EXTRAIT DE DOCUMENT:
-.-.-
Tout cela est évidemment à relier avec notre société de consommation... Parce qu'au final qui ça avantage tout ça ? On fait des femmes - et ce dès le plus jeune âge - des fashion victimes, on leur dit qu'elles doivent se maquiller, "bien" s'habiller, acheter des tas de produits pour se coiffer, entretenir leurs cheveux souvent longs, enlever leurs poils... Ca permet 1. De les faire s'intéresser à autre chose qu'à des sujets de société. 2. De les faire consommer. Il y a des études sur le prix que ça coûte d'être une femme. Du moins une femme qui respecte la plupart des codes dits féminins et qui a complètement intériorisé dès son plus jeune âge que tout cela était parfaitement normal.



Je ne suis pas en train de dire qu'on ne peut pas être féministe, porter des talons hauts et se maquiller. On peut diriger le monde et s'intéresser aux cosmétiques. BIEN EVIDEMMENT. Encore une fois, je m'interroge juste sur tout ça. 

Pour finir je voudrais revenir sur cette tendance, depuis plusieurs années maintenant, à faire des hommes des "fashion victimes", de plus en plus d'hommes se maquillent (anti-cernes et fond de teint), s'épilent, prennent soin de leurs barbes, mettent des crèmes... bref prennent soin d'eux.
-.-.-
DONNÉES FOURNIES:

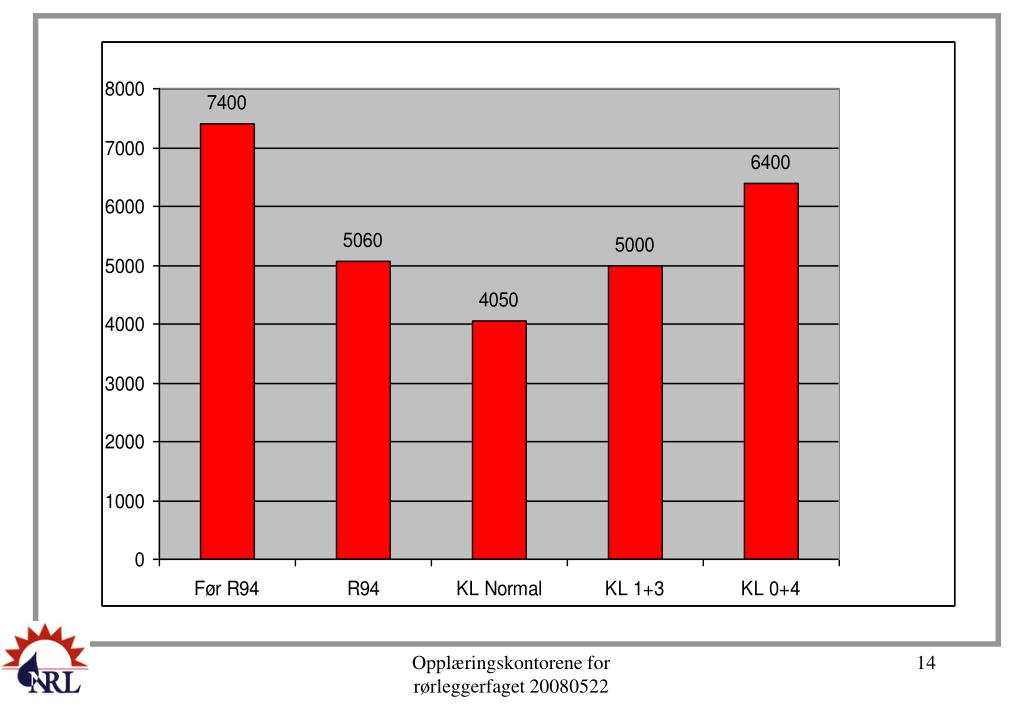 8000
7000
6000
5000
4000
3000
2000
1000
0

7400
5060
4050
5000
6400

Før R94
R94
KL Normal
KL 1+3
KL 0+4

NRL

Opplæringskontorene for rørleggerfaget 20080522

14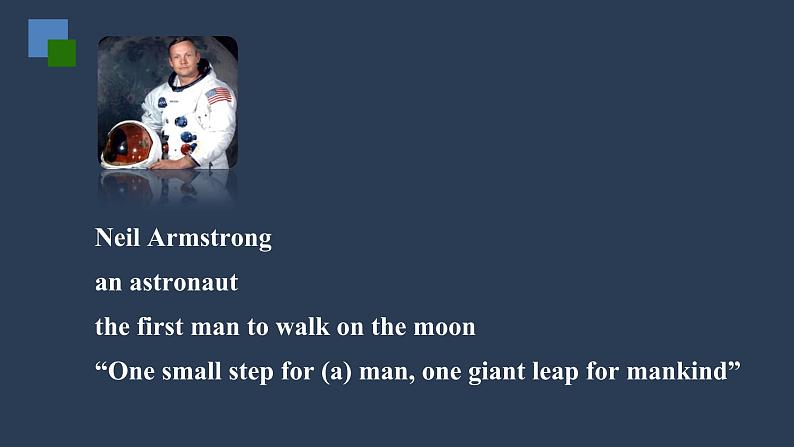 Neil Armstrong

an astronaut

the first man to walk on the moon

“One small step for (a) man, one giant leap for mankind”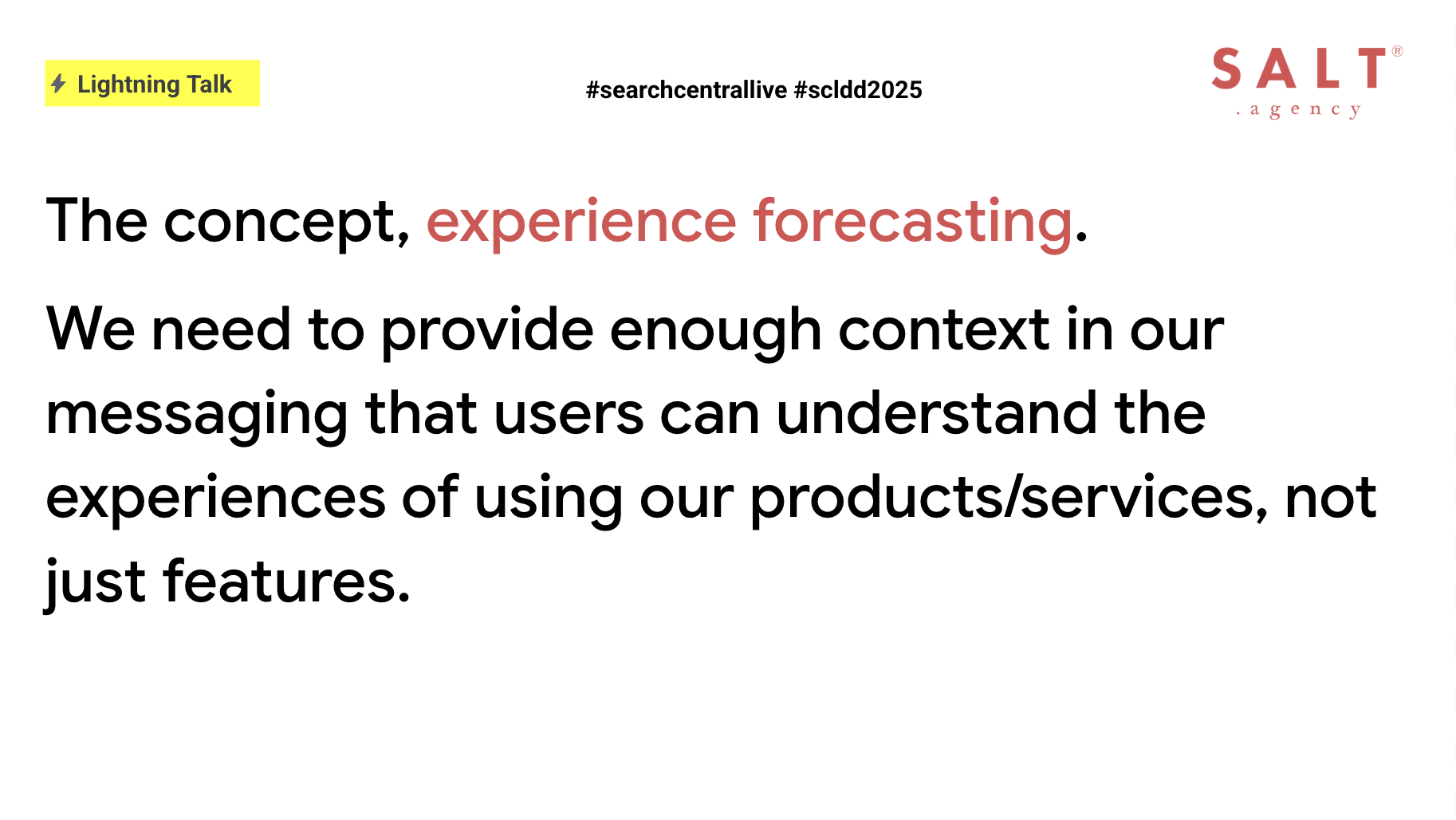 Lightning Talk

#searchcentrallive #scldd2025

SALT®
.agency

The concept, experience forecasting.

We need to provide enough context in our messaging that users can understand the experiences of using our products/services, not just features.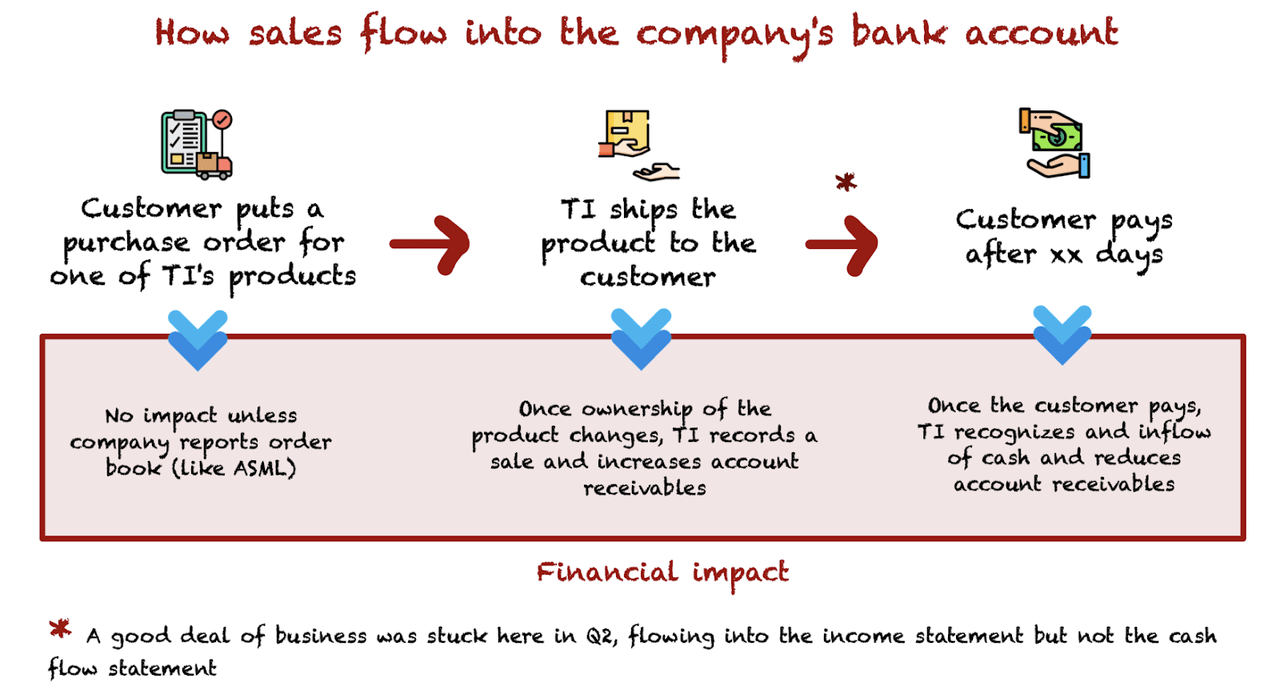 How sales flow into the company's bank account

Customer puts a purchase order for one of TI's products

TI ships the product to the customer

*

Customer pays after xx days

No impact unless company reports order book (like ASML)

Once ownership of the product changes, TI records a sale and increases account receivables

Once the customer pays, TI recognizes and inflow of cash and reduces account receivables

Financial impact

* A good deal of business was stuck here in Q2, flowing into the income statement but not the cash flow statement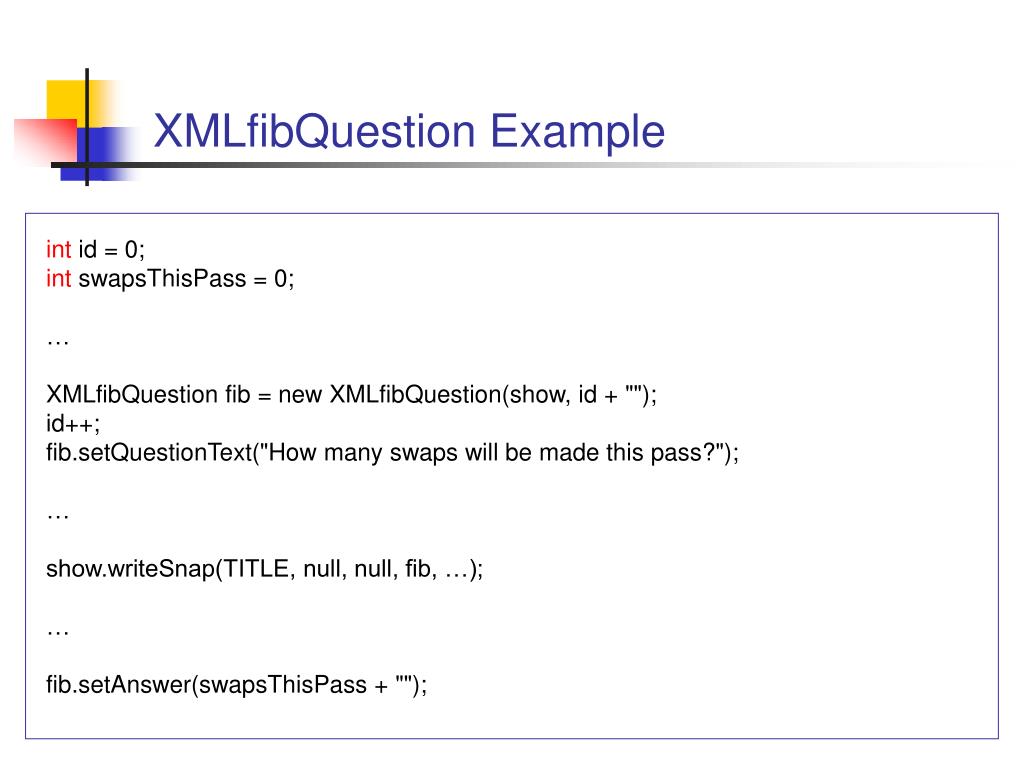 XMLfibQuestion Example

int id = 0;
int swapsThisPass = 0;

…

XMLfibQuestion fib = new XMLfibQuestion(show, id + "");
id++;
fib.setQuestionText("How many swaps will be made this pass?");

…

show.writeSnap(TITLE, null, null, fib, …);

…

fib.setAnswer(swapsThisPass + "");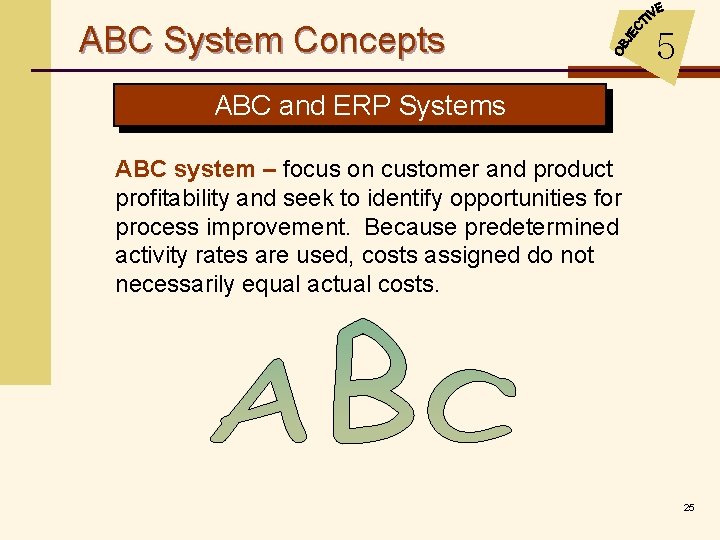 ABC System Concepts

OBJECTIVE
5

ABC and ERP Systems

ABC system – focus on customer and product profitability and seek to identify opportunities for process improvement. Because predetermined activity rates are used, costs assigned do not necessarily equal actual costs.

ABC

25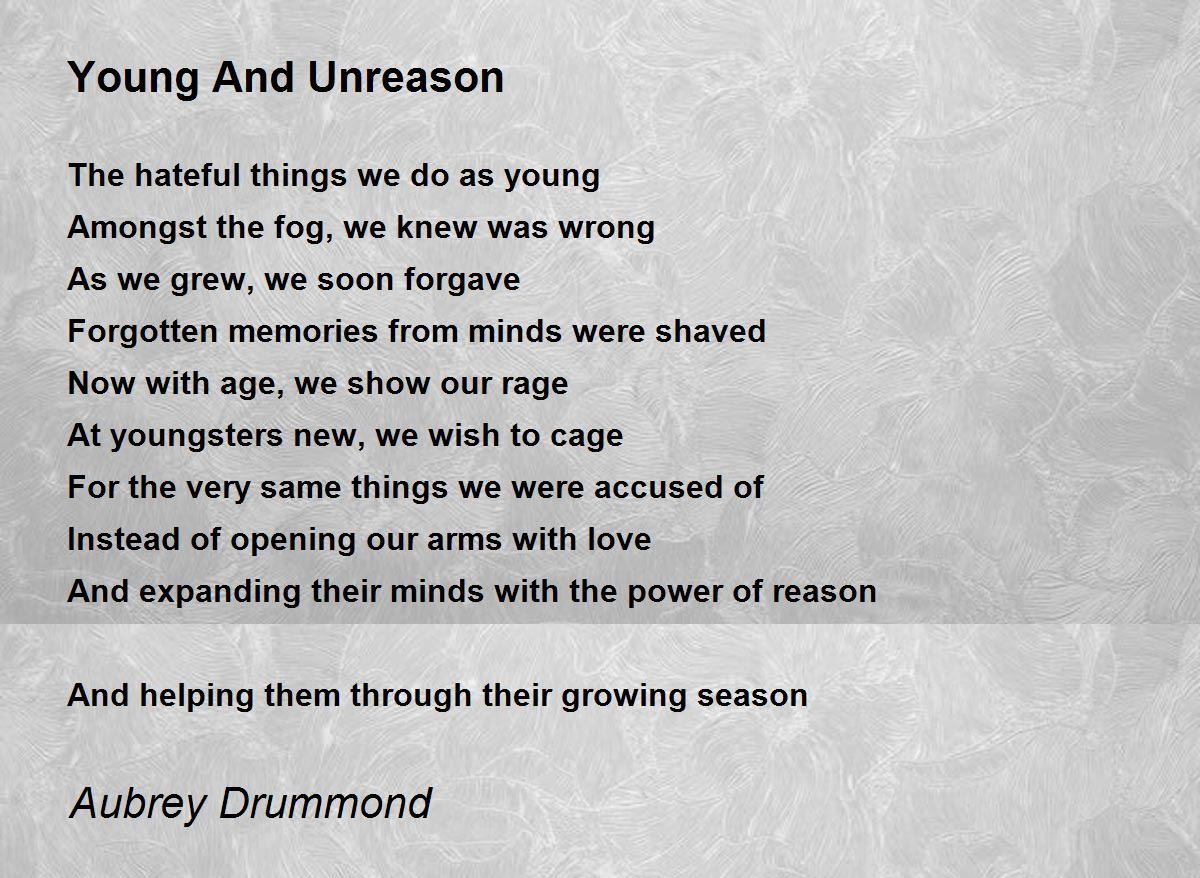 Young And Unreason

The hateful things we do as young
Amongst the fog, we knew was wrong
As we grew, we soon forgave
Forgotten memories from minds were shaved
Now with age, we show our rage
At youngsters new, we wish to cage
For the very same things we were accused of
Instead of opening our arms with love
And expanding their minds with the power of reason

And helping them through their growing season

Aubrey Drummond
-.-.-
CONSIGNE 1:
Recopiez mot pour mot, dans l'extrait sur la consommation et les codes féminins, le passage qui va de « Je ne suis pas » jusqu'à « sur tout ça. ».
CONSIGNE 2:
Poursuivez l'extrait sur la consommation et les codes féminins à partir de sa dernière phrase.
Les enregistrements ne servent à rien pour ce travail.

CORRIGÉ 1:
Je ne suis pas en train de dire qu'on ne peut pas être féministe, porter des talons hauts et se maquiller. On peut diriger le monde et s'intéresser aux cosmétiques. BIEN EVIDEMMENT. Encore une fois, je m'interroge juste sur tout ça.

CORRIGÉ 2:
On pourrait voir ça comme une "avancée". Moi ça me pose question. 
Si ça permet aux hommes de se sentir mieux pourquoi pas, mais encore une fois pourquoi avoir besoin d'anti-cernes pour se sentir mieux ? Soyons clairs, ça permet aussi à l'industrie cosmétique et vestimentaire de conquérir un nouveau marché et de faire consommer plus à tout le monde. 




Au final, je crois que je préférais voir l'égalité se faire autrement. Ce serait finalement peut-être "mieux" si les femmes portaient moins de make-up, étaient moins portées sur les fringues, que la société apprenait à les aimer au naturel, plutôt que tout le monde cherche tout d'un coup à être "plus beau" en s'appliquant des tas de produits sur la gueule - qui sont soit dit en passant mauvais pour la santé pour la plupart - et, en ayant une énorme garde robe - fabriquée dans des conditions déplorables. 

Ca suppose non seulement de revoir nos stéréotypes de genre mais également le modèle de société dans lequel on vit.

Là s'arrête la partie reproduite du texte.